* [What is required]: Reproduce the text of each of the records below word for word, in the same order, and leave the pictures out of your answer.

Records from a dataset
§
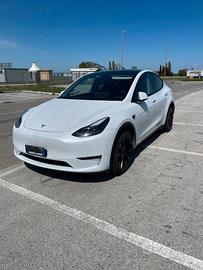 TESLA Model Y - 2022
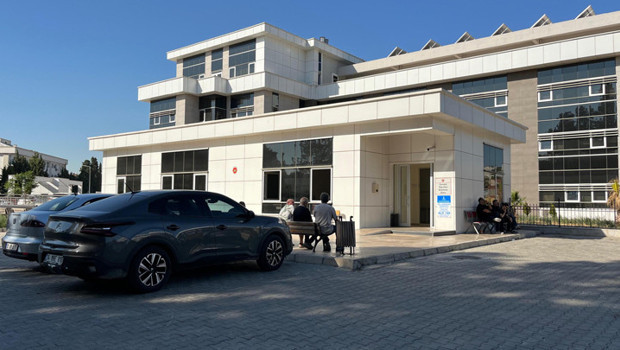 İzmir'de dehşet! Eski sevgilisini öldürüp, 2 kişiyi yaraladıktan sonra intihar etti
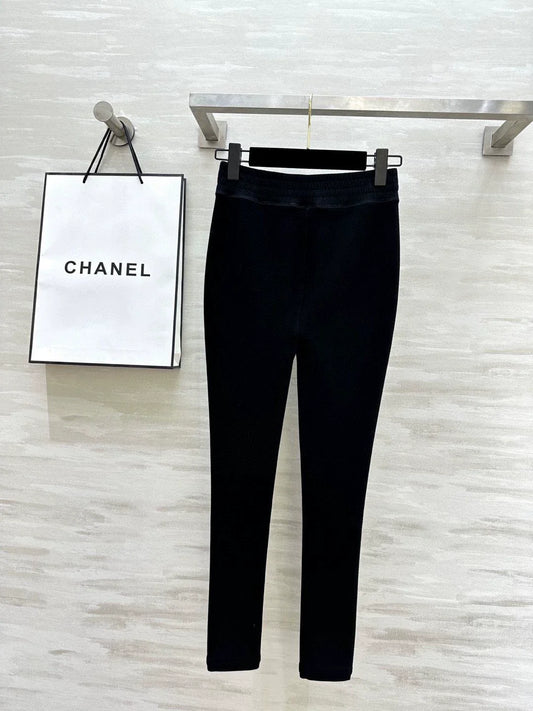 Wool heated one crotch nine quarter pants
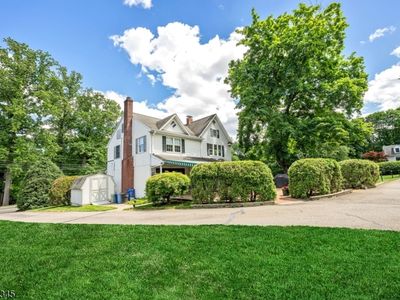 457 Russell Ave, Wyckoff, NJ, 07481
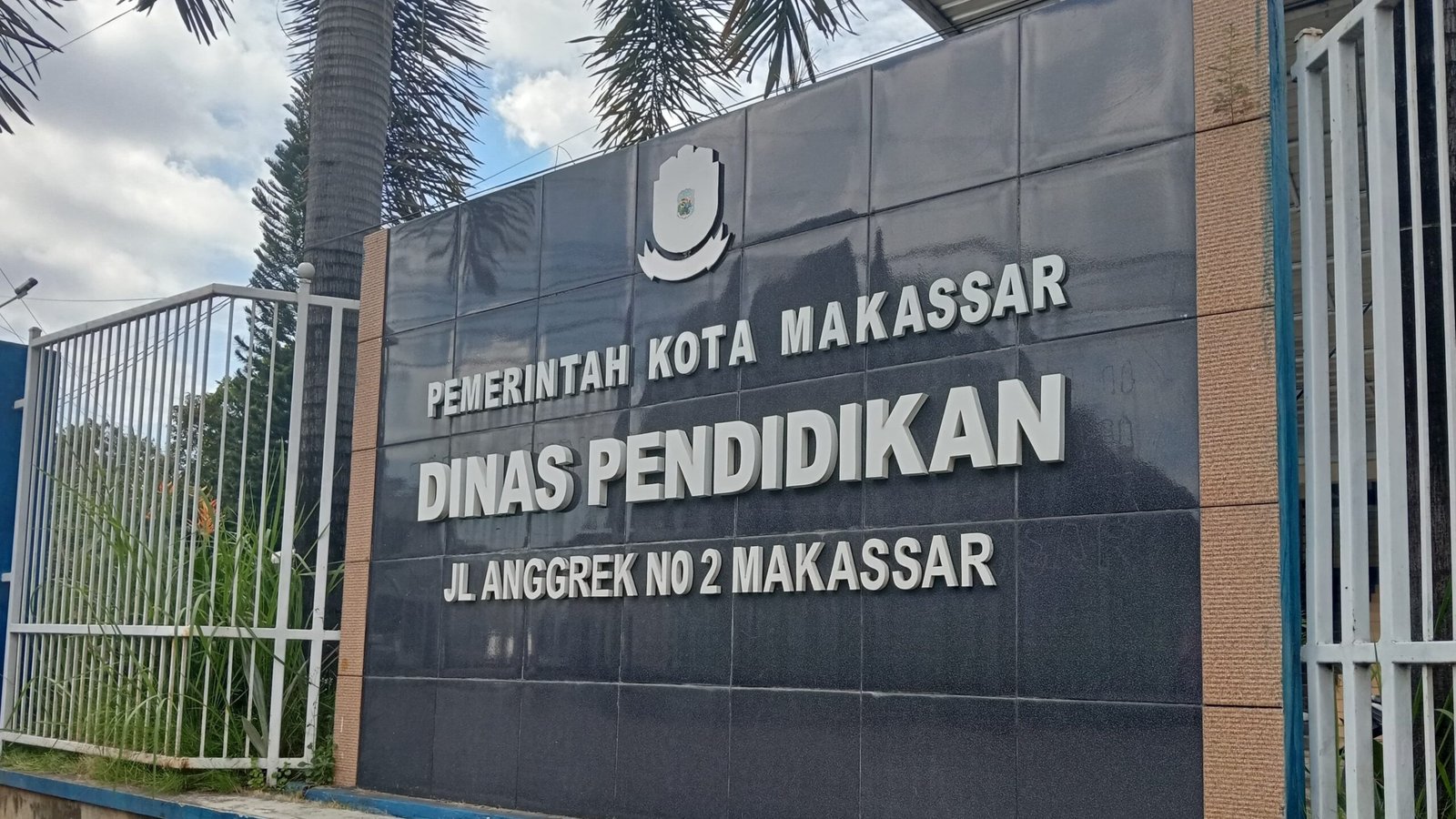Disdik Makassar Klaim Ribuan Siswa SD Terancam Gagal Masuk SMP Negeri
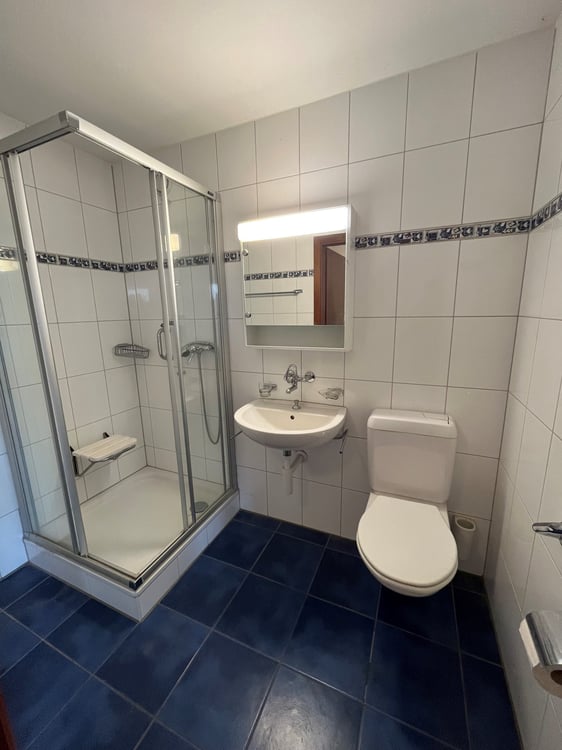 gemütliche 2.5 - Zimmer-Seniorenwohnung mit 2 Balkonen / Alterssiedlung 55+ 4
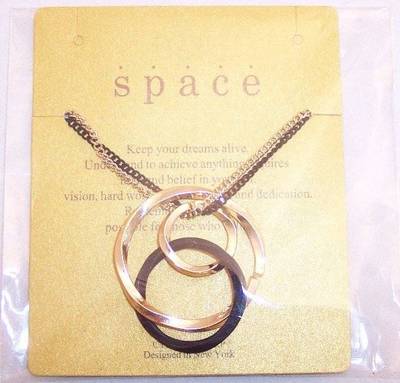NIP NEW Space Linked Halos Necklace, Socialbliss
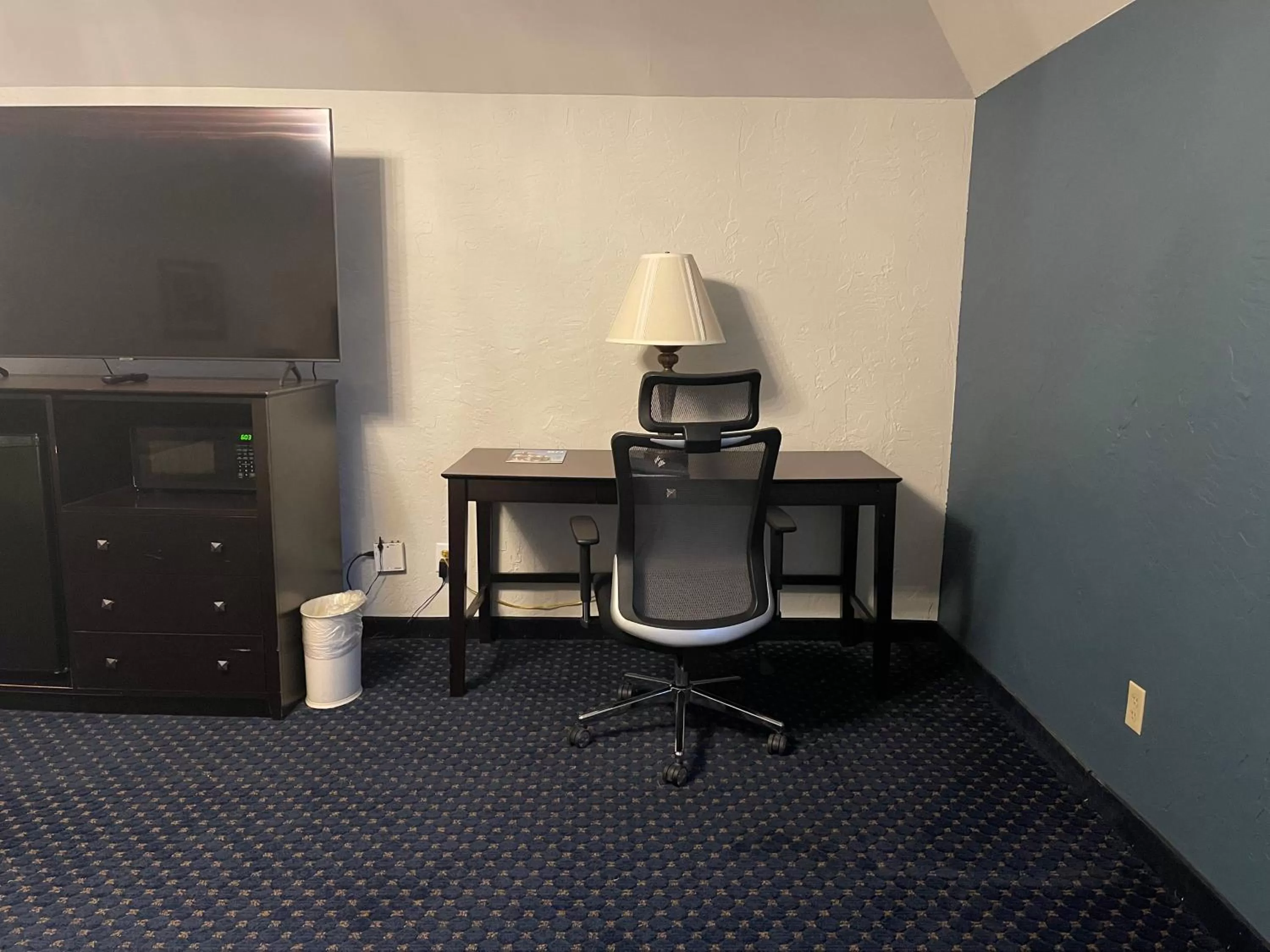 Chateau Hotel and Conference Center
§
* [Response area]:
 TESLA Model Y - 2022
 İzmir'de dehşet! Eski sevgilisini öldürüp, 2 kişiyi yaraladıktan sonra intihar etti
 Wool heated one crotch nine quarter pants
 457 Russell Ave, Wyckoff, NJ, 07481
Disdik Makassar Klaim Ribuan Siswa SD Terancam Gagal Masuk SMP Negeri
 gemütliche 2.5 - Zimmer-Seniorenwohnung mit 2 Balkonen / Alterssiedlung 55+ 4
NIP NEW Space Linked Halos Necklace, Socialbliss
 Chateau Hotel and Conference Center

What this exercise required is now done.